2012Da112596 Return of deposit claims.

Plaintiff, Appellee

1. A;

2. B

Defendant Appellant

Korean Bank, Inc.

The judgment below

Seoul High Court Decision 2011Na106800 Decided November 16, 2012

Imposition of Judgment

April 23, 2015

Text

The part of the lower judgment against the Defendant is reversed, and that part of the case is remanded to the Seoul High Court.

Reasons

The grounds of appeal are examined (to the extent of supplement in case of supplemental appellate briefs not timely filed).

1. Article 349(1) of the Civil Act provides that Article 450(1) of the same Act shall not apply mutatis mutandis to the establishment of a pledge for a nominative claim unless the pledger notifies the third obligor of the fact of the pledge right, or the third obligor approves it, pursuant to the provision of Article 450, and Article 451 shall not apply mutatis mutandis to the third obligor and other third parties. Paragraph (2) of the same Article provides that where the third obligor has deferred objection and consented to the establishment of a pledge right for a nominative claim, the third obligor may oppose the pledgee by the reason that occurred against the third obligor until the third obligor's consent at the time of deferment of objection. Thus, even if there was no yet set-off, if there was any reason for which set-off can be made at the time of the third obligor's consent, the third obligor may set-off against the pledgee (see, e.g., Supreme Court Decisions 9Da18039, Aug. 20, 199; 200Da3887, Mar. 29, 2002).

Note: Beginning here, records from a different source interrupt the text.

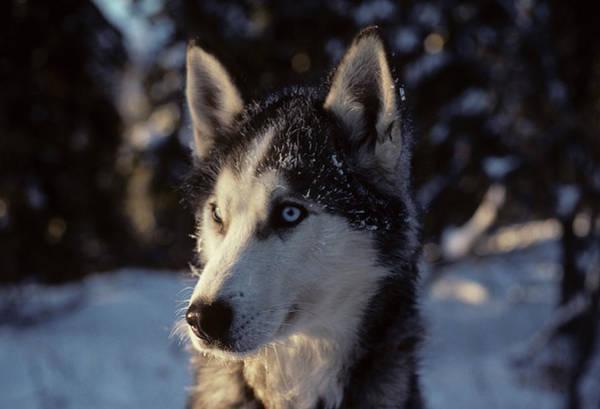 Alaskan Photograph - Usa, Alaska, Sled Dogs, Dog Sledding by Gerry Reynolds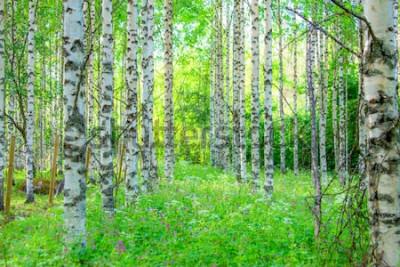Carta da parati Vista della foresta della betulla di estate da Sotkamo, Finlandia.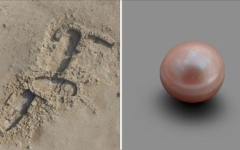 """الصورة: الصورة: اكتشاف أقدم لؤلؤة طبيعية في العالم في جزيرة """"مروّح"""" بأبوظبي"""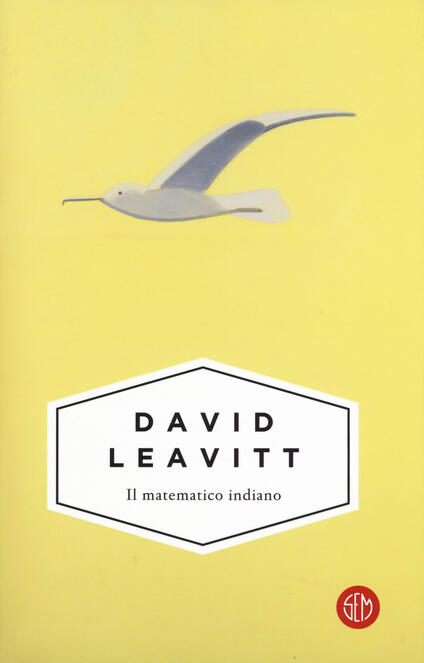 Il matematico indiano - David Leavitt - copertina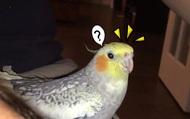 Hễ buồn là chú vẹt này lại hót nhạc chuông iPhone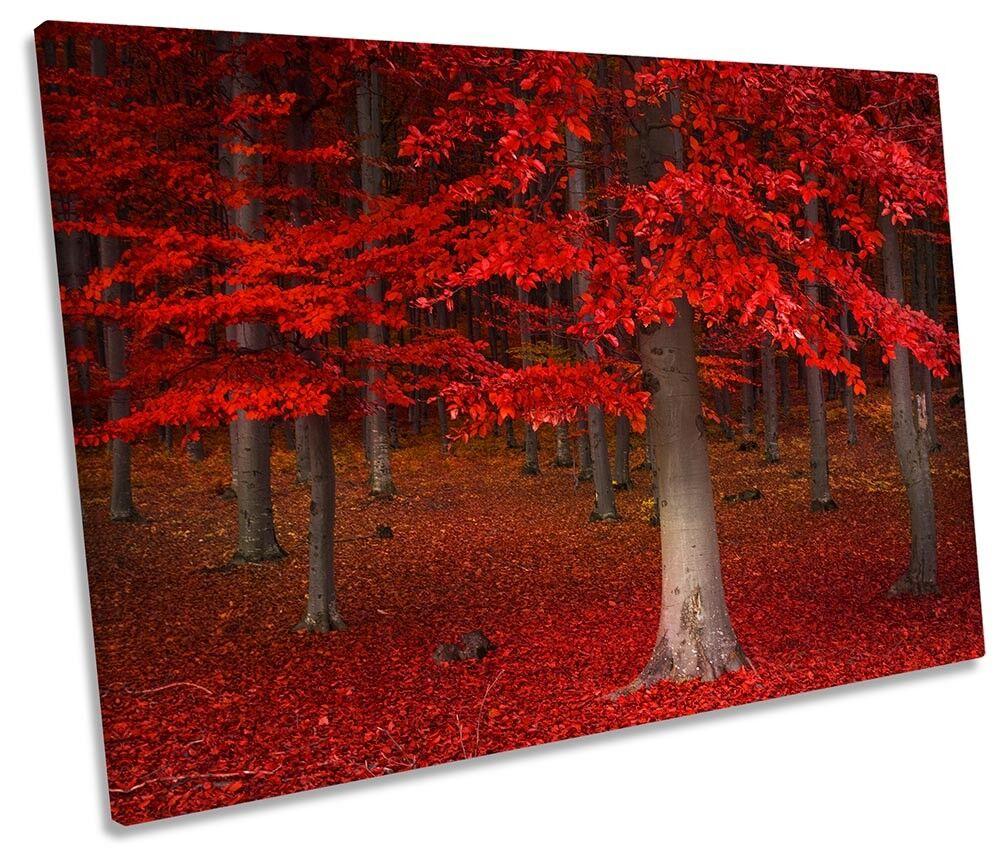 rot Forest Landscape Bild SINGLE CANVAS Wand Kunst Drucken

In addition, the principle of trust and good faith under the Civil Act is an abstract norm that a party to a legal relationship should not exercise rights or perform obligations in a way that violates the principle of trust and good faith, taking into account the other party’s interest. In order to deny the other party’s exercise of rights or refuse to perform his/her obligations on the ground that it violates the principle of trust and good faith, the other party must have to have provided such trust or to have such trust objectively taken into account, and it should be in a state to the extent that it is not acceptable in light of the concept of justice to enforce the other party’s exercise of rights or to enforce his/her obligations (see, e.g., Supreme Court Decision 2006Da18401, May 26, 200

2. According to the reasoning of the lower judgment and the evidence duly admitted, the following facts are revealed.

A. On April 1, 2009, C Co., Ltd. (hereinafter referred to as “C”) entered into a credit transaction agreement with the Defendant setting the maturity of KRW 1.5 billion (hereinafter referred to as “instant loan”) as of April 1, 2010 (after this, extended to April 1, 201) to receive a loan.

Article 10 (1) of the General Terms and Conditions for Credit Transactions incorporated into the above Credit Agreement provides that "if it is required to discharge its obligations to the defendant due to the arrival of the time limit, the occurrence of the obligation to pay its obligations prior to the time limit under Article 7, or other reasons, the defendant may set off his obligations and the debtor's deposits and other claims regardless of the time limit for such obligations."

B. The Plaintiffs purchased each issue price of KRW 1 billion issued by C on September 30, 2010 and each bonds with warrants (hereinafter “each of the instant bonds”) on September 30, 2013 due date. On October 6, 2010, C created two deposits with KRW 300 million to the Defendant (hereinafter “each of the instant deposits”). In order to secure the repayment of each of the instant bonds, C created a pledge against the Plaintiff A on October 6, 201 for one of its term deposits, and the remainder of each of the instant bonds with warrants with the Plaintiff on October 6, 2011.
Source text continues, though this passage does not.